What the exercise asks: Exact copy, no pictures: output each line below as it stands.

Provided data:
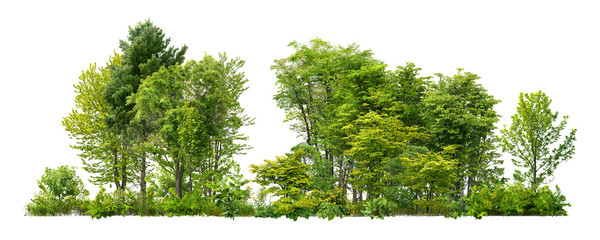Printed kitchen splashbacks White Cutout tree line. Forest and green foliage in summer. Row of trees and shrubs isolated on white background. Forest scape.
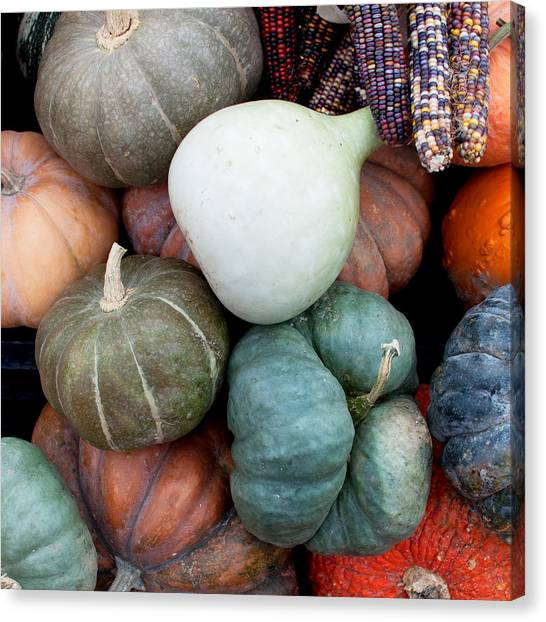 Pumpkins Canvas Print - Squash Medley by Elizabeth Gray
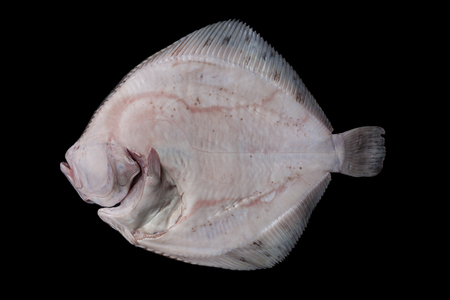 Whole fresh raw disemboweled flatfish bottom side, caught in the Alboran Sea in Spain, isolated on black background. Stock Photo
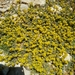 Cruciata taurica - Photo (c) דבורה שיצר, some rights reserved (CC BY-NC)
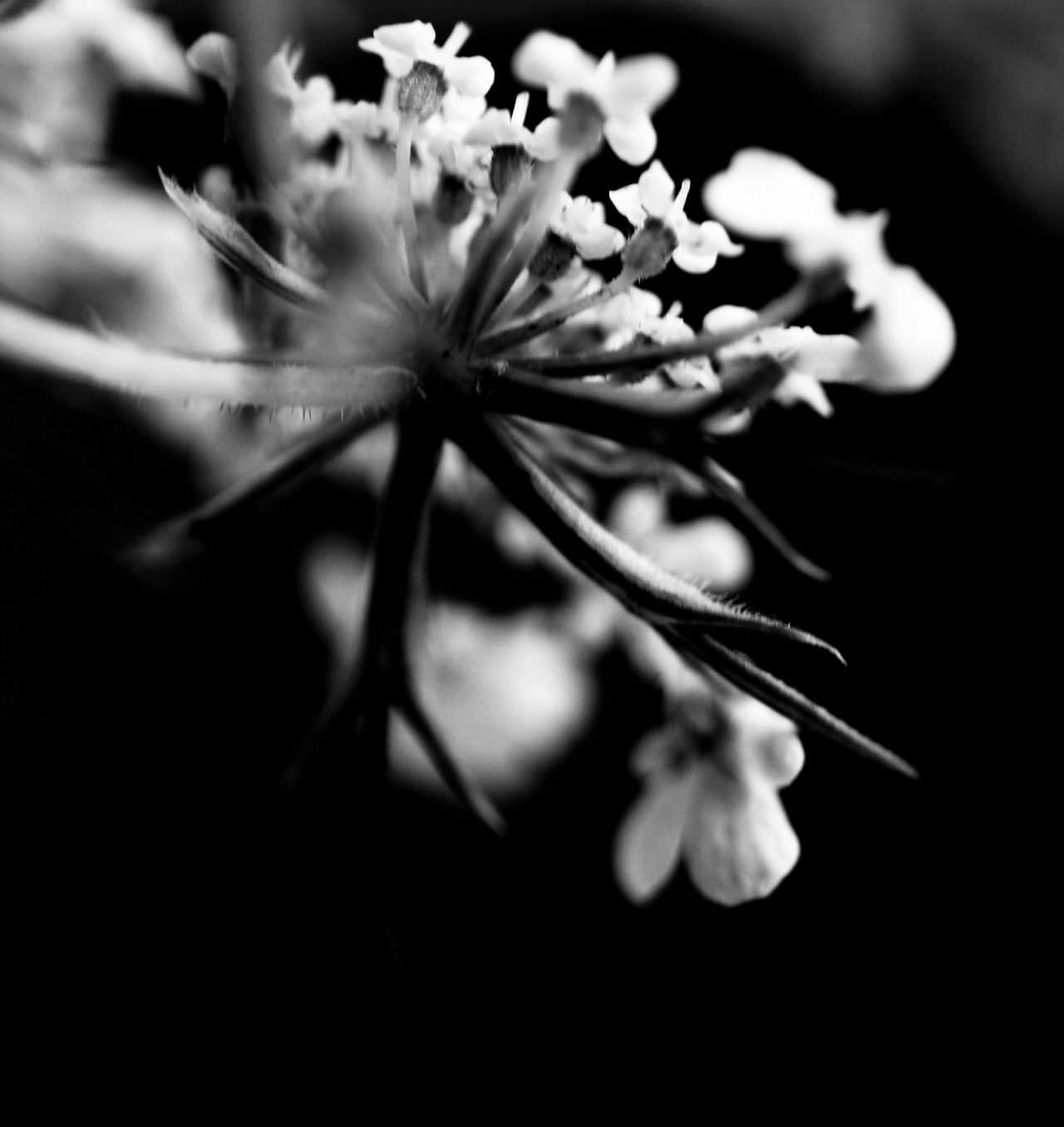 Queen Anne's Lace, whose meaning is safety and sanctuary, is captured here by a Karana Rising team member. 2018.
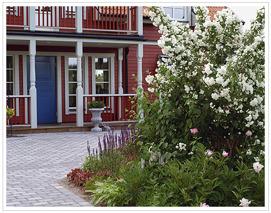 Rabatt vid entrén. Jasminen planterad 1920.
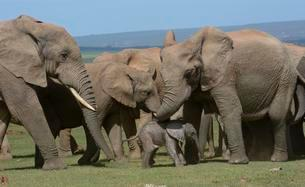 African Bush Elephants (Loxodonta africana), adults withの写真素材 [FYI02860614]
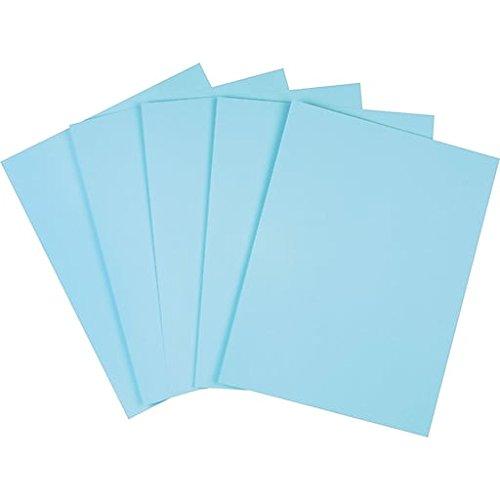 (Staples Pastel Colored Copy Paper)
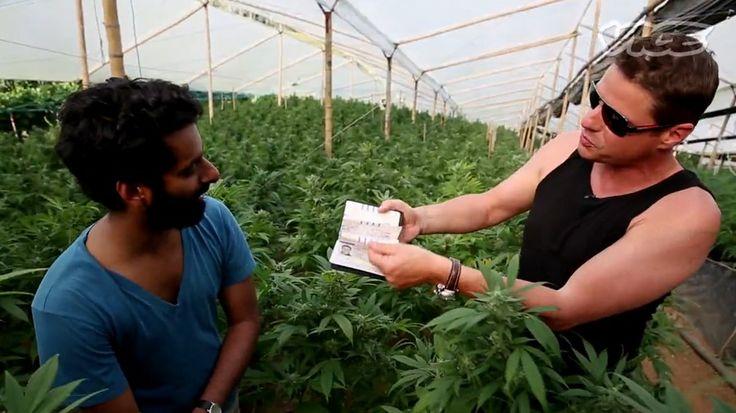 Os Reis da Cannabis - Expedição aos cultivos colombianos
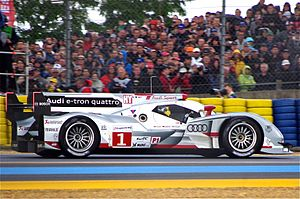 2012 FIA World Endurance Championship - Audi won five of the eight championship races with their R18s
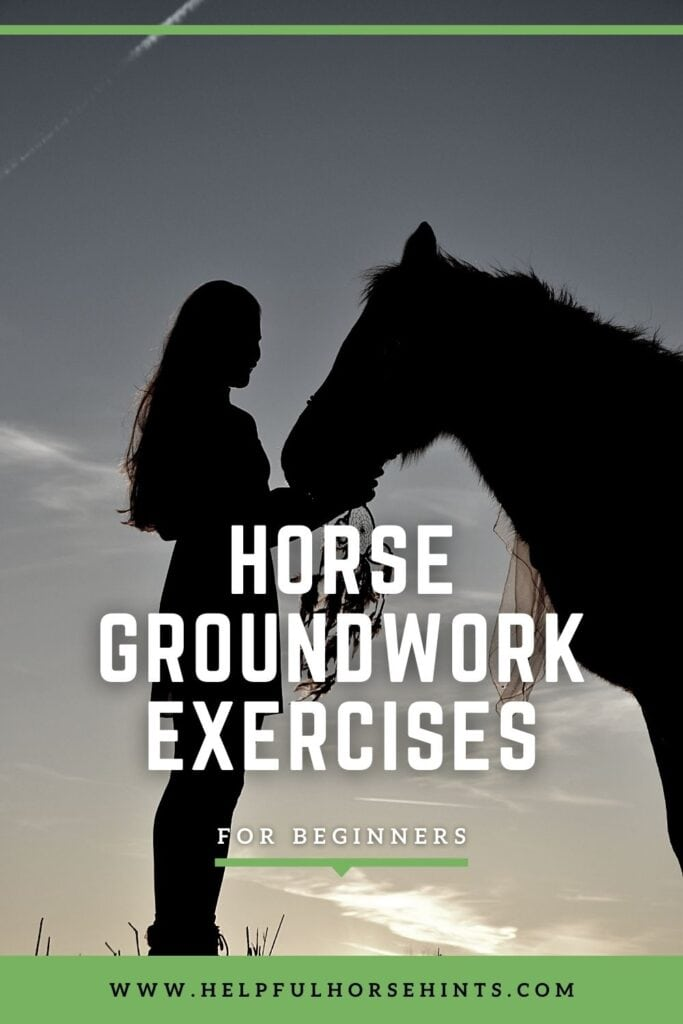 Pinterest pin - Horse Groundwork Exercises for Beginners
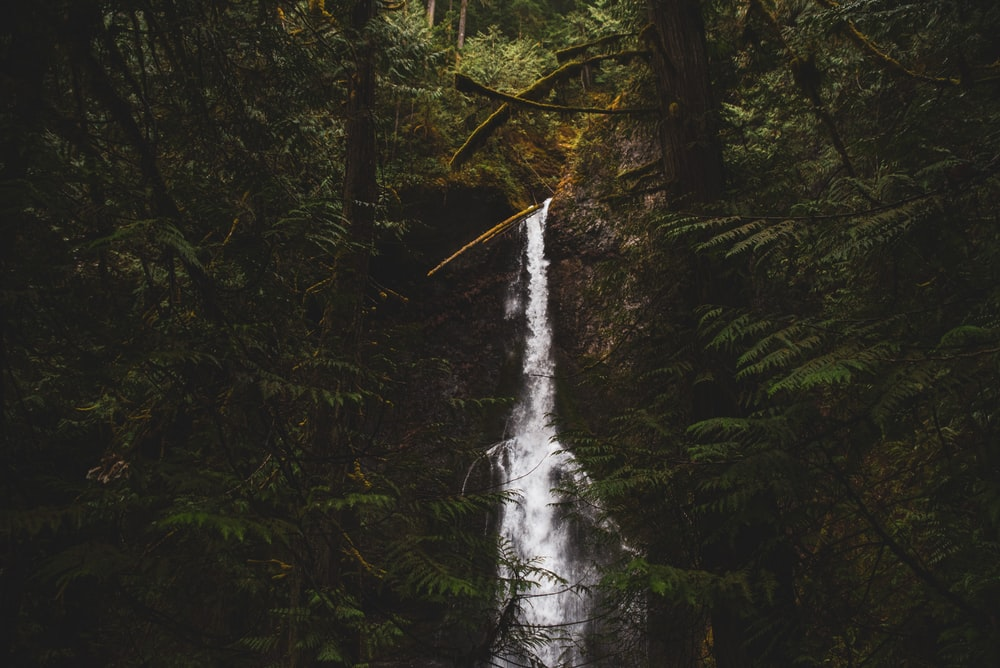 green trees and white water falls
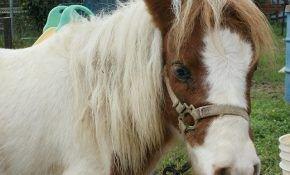 Какие существуют породы лошадей пони?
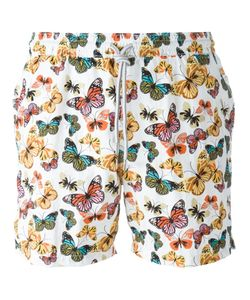 Capricode   Butterfly Print Swim Shorts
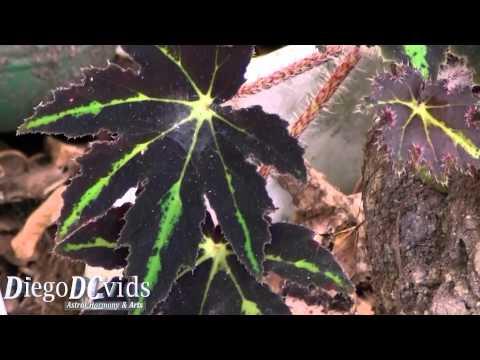 Begonia Rex (Begoniaceae) flowering plant
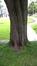 Acer saccharinum var. laciniatum – Saint-Gilles, Place Louis Morichar –  05 Juillet 2016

Output of the task:
Printed kitchen splashbacks White Cutout tree line. Forest and green foliage in summer. Row of trees and shrubs isolated on white background. Forest scape.
 Pumpkins Canvas Print - Squash Medley by Elizabeth Gray
 Whole fresh raw disemboweled flatfish bottom side, caught in the Alboran Sea in Spain, isolated on black background. Stock Photo
 Cruciata taurica - Photo (c) דבורה שיצר, some rights reserved (CC BY-NC)
 Queen Anne's Lace, whose meaning is safety and sanctuary, is captured here by a Karana Rising team member. 2018.
 Rabatt vid entrén. Jasminen planterad 1920.
 African Bush Elephants (Loxodonta africana), adults withの写真素材 [FYI02860614]
 (Staples Pastel Colored Copy Paper)
 Os Reis da Cannabis - Expedição aos cultivos colombianos
 2012 FIA World Endurance Championship - Audi won five of the eight championship races with their R18s
 Pinterest pin - Horse Groundwork Exercises for Beginners
 green trees and white water falls
 Какие существуют породы лошадей пони?
 Capricode   Butterfly Print Swim Shorts
 Begonia Rex (Begoniaceae) flowering plant
 Acer saccharinum var. laciniatum – Saint-Gilles, Place Louis Morichar –  05 Juillet 2016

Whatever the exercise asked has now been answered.